And Embiid was not happy that the details of that meeting were leaked publicly.
As NBA reporter Jake Fischer wrote: “So when ESPN reported details on Tuesday morning, from inside the 76ers’ team meeting following Monday night’s blown lead in Miami, one league figure close to Philadelphia’s All-Star center told me: ‘Joel is going to be furious.’ And that Embiid was going to try and find the Sixers’ supposed snitch.”
Embiid also publicly spoke on the situation.
“Whoever leaked that is a real piece of s–t,” he told reporters on Wednesday. “But even then, we talked about a lot of things. I don’t want to get into the details, but that whole thing probably took 30 seconds.”
Paul George also expressed disappointment that the team meeting was leaked during Thursday’s episode of Podcast P (7:30 mark), though he said the meeting itself was “healthy.”
“It being leaked, that’s where it kind of negates everything that we had in that meeting as far as trusting in one another and putting everything out there so that we can all have these conversations and it being not taken from a bad place,” George noted. “So it was kind of f–ked up that got leaked.”
The Sixers have now started 2-12 on the season, a discouraging first chapter for the superstar trio of Embiid, George and Maxey after the summer addition of PG-13 brought plenty of excitement to Philadelphia.
But a combination of injuries, unfamiliarity and the role players not being able to pick up the slack—outside of rookie Jared McCain, who has looked like a future star early in the year—contributed to the nightmare start.

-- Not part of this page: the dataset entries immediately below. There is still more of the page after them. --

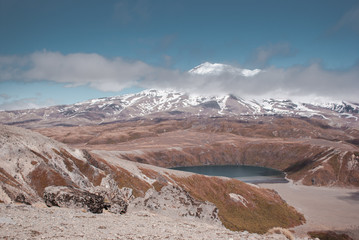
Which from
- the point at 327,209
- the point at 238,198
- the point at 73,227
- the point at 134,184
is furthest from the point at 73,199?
the point at 327,209

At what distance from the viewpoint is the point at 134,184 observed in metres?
100

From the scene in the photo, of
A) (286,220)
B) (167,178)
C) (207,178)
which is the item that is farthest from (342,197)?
(167,178)

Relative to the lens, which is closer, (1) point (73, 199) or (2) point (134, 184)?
(1) point (73, 199)

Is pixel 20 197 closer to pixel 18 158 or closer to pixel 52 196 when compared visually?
pixel 52 196

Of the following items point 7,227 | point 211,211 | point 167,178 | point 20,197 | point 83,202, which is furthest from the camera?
point 167,178

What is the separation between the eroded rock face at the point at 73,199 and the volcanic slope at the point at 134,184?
288 inches

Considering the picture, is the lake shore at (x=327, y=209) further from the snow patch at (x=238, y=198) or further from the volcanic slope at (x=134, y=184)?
the snow patch at (x=238, y=198)

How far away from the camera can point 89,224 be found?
76.2ft

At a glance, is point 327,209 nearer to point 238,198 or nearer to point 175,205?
point 238,198

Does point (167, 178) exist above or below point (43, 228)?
below

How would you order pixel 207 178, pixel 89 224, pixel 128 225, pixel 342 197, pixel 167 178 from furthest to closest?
pixel 342 197 → pixel 207 178 → pixel 167 178 → pixel 128 225 → pixel 89 224

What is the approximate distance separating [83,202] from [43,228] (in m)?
9.70

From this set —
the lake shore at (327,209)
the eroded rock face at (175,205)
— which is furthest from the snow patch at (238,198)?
the eroded rock face at (175,205)

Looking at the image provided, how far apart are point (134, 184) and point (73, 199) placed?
72708mm
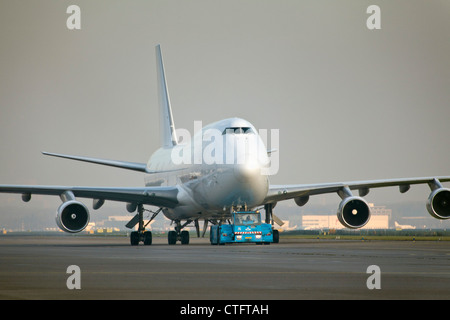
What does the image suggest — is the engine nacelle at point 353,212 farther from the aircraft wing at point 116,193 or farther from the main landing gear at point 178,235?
the aircraft wing at point 116,193

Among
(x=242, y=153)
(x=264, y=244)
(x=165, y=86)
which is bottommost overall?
(x=264, y=244)

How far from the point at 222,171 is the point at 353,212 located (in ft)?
25.2

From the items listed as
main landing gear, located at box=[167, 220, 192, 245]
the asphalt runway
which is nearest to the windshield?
main landing gear, located at box=[167, 220, 192, 245]

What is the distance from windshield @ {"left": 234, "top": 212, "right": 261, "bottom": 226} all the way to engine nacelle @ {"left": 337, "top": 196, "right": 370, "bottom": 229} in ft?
17.2

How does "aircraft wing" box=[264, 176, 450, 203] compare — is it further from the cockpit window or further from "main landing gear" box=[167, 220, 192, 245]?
"main landing gear" box=[167, 220, 192, 245]

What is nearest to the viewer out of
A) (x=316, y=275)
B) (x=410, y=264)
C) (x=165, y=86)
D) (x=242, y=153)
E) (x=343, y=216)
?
(x=316, y=275)

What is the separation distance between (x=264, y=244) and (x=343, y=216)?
186 inches

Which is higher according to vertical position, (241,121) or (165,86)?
(165,86)

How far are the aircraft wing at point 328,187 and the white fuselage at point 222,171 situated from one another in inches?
110

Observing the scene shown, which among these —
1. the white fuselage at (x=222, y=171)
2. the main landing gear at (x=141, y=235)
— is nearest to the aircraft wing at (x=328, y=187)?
the white fuselage at (x=222, y=171)
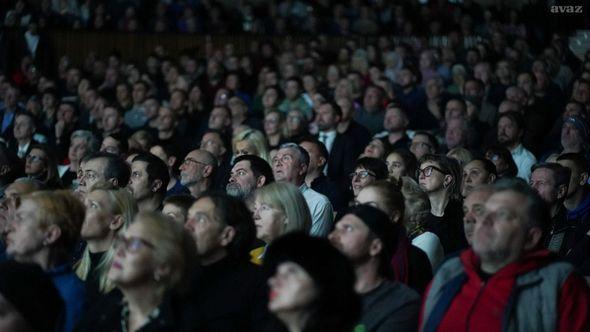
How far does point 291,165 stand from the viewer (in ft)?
23.4

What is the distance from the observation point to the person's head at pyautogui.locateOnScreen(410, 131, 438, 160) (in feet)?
27.8

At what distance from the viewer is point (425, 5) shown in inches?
677

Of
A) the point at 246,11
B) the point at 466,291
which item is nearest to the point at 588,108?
the point at 466,291

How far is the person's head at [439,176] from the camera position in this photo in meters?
6.73

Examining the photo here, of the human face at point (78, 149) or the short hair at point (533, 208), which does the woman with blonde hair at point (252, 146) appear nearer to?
the human face at point (78, 149)

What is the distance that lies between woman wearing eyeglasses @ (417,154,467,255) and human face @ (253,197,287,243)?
1.45 meters

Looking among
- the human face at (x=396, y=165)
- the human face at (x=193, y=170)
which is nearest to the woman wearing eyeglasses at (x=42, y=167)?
the human face at (x=193, y=170)

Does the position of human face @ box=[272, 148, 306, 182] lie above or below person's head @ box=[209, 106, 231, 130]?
below

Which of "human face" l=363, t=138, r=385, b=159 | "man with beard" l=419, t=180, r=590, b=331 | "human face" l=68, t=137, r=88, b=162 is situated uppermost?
"human face" l=68, t=137, r=88, b=162

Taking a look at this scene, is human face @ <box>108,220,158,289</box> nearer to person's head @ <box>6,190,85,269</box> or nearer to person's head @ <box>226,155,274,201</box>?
person's head @ <box>6,190,85,269</box>

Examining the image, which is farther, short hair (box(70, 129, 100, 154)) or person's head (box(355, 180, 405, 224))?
short hair (box(70, 129, 100, 154))

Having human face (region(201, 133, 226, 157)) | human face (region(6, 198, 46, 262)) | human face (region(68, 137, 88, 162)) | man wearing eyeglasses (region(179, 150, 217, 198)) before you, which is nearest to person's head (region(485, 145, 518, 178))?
man wearing eyeglasses (region(179, 150, 217, 198))

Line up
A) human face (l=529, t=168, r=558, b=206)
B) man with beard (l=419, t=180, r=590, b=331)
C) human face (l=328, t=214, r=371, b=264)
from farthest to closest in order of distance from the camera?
human face (l=529, t=168, r=558, b=206), human face (l=328, t=214, r=371, b=264), man with beard (l=419, t=180, r=590, b=331)

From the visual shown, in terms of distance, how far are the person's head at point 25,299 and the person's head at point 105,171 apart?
2.66 meters
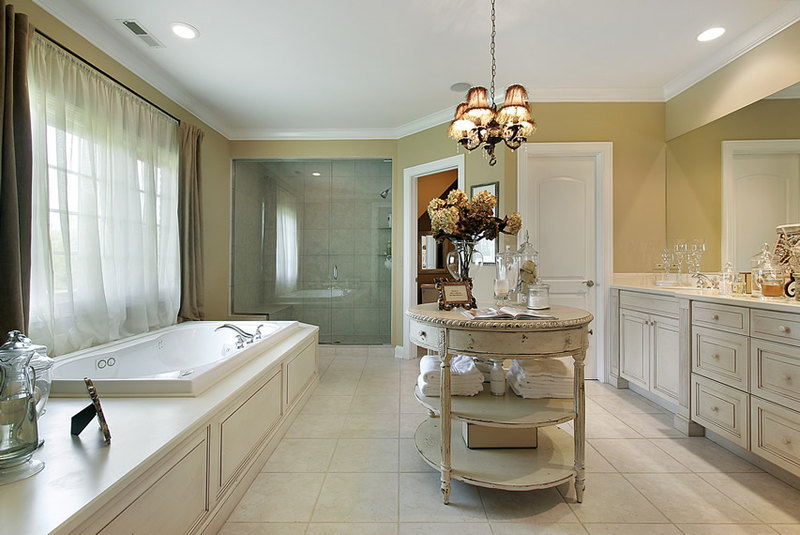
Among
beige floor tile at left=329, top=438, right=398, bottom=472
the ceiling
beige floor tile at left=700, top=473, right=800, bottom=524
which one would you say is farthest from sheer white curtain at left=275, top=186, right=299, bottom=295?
beige floor tile at left=700, top=473, right=800, bottom=524

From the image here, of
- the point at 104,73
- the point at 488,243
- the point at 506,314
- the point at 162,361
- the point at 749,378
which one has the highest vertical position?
the point at 104,73

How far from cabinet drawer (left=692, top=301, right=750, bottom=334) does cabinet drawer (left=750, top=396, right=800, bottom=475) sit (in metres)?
0.38

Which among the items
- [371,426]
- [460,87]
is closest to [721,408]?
[371,426]

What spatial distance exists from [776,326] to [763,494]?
816mm

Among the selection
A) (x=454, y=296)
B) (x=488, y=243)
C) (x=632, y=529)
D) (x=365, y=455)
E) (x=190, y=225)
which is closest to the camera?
(x=632, y=529)

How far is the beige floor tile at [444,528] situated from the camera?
143 centimetres

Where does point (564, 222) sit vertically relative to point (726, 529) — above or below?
above

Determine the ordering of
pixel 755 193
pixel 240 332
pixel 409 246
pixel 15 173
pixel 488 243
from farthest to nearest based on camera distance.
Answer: pixel 409 246, pixel 488 243, pixel 240 332, pixel 755 193, pixel 15 173

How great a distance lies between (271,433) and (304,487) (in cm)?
45

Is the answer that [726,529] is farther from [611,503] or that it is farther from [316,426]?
[316,426]

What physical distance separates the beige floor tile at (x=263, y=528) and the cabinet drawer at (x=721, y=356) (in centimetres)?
239

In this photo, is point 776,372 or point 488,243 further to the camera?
point 488,243

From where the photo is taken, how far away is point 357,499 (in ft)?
5.43

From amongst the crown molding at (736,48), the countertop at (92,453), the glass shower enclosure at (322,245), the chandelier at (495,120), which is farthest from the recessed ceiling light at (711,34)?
the countertop at (92,453)
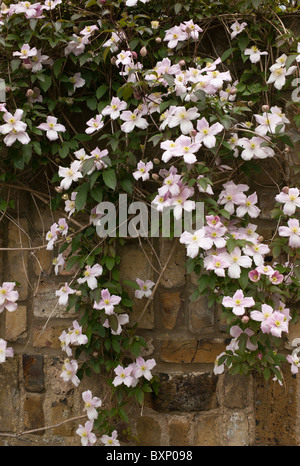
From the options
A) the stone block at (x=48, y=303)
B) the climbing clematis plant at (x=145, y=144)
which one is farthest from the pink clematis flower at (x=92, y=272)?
the stone block at (x=48, y=303)

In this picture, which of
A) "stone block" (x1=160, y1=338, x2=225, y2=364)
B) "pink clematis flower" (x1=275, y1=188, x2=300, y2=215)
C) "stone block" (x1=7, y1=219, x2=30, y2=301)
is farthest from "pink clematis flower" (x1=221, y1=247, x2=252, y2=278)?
"stone block" (x1=7, y1=219, x2=30, y2=301)

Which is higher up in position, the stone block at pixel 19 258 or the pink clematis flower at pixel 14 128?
the pink clematis flower at pixel 14 128

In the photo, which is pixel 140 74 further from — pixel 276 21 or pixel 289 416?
pixel 289 416

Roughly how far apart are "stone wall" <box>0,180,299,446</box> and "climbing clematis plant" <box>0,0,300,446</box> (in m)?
0.07

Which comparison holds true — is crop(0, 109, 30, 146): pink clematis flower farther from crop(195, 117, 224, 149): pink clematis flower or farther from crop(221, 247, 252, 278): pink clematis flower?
crop(221, 247, 252, 278): pink clematis flower

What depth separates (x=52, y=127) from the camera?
1734 mm

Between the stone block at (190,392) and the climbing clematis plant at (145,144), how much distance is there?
79mm

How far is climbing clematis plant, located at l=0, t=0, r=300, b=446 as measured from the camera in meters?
1.55

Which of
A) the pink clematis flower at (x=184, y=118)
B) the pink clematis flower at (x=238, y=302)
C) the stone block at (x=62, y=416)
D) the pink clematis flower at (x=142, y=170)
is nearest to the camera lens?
the pink clematis flower at (x=238, y=302)

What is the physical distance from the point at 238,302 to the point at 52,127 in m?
0.90

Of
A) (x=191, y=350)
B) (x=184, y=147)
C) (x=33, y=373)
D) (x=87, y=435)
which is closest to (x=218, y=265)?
(x=184, y=147)

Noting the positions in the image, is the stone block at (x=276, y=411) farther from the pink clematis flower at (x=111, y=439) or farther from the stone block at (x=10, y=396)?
the stone block at (x=10, y=396)

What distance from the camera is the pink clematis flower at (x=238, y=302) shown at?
1.43m

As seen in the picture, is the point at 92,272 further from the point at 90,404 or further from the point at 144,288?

It hasn’t helped that there have been off-court issues like the leaked meeting, or Embiid’s confrontation with a reporter in the locker room over his displeasure with a column mentioning his family while questioning his professionalism.
“It’s kind of annoying, having to deal with the same things over and over and over,” Embiid told reporters. “All I am trying to do is focus on basketball and be the best I can be for my family, on and off the court. But for some reason, it just feels like negativity keeps following me, which I don’t understand why. It’s a shame, but it doesn’t change the fact that we still have to do better as a team. Right now, we don’t have a lot of margin for error.”
Now the question is simple—can the Sixers turn this thing around? The one silver lining is that they still have 68 games to figure it out.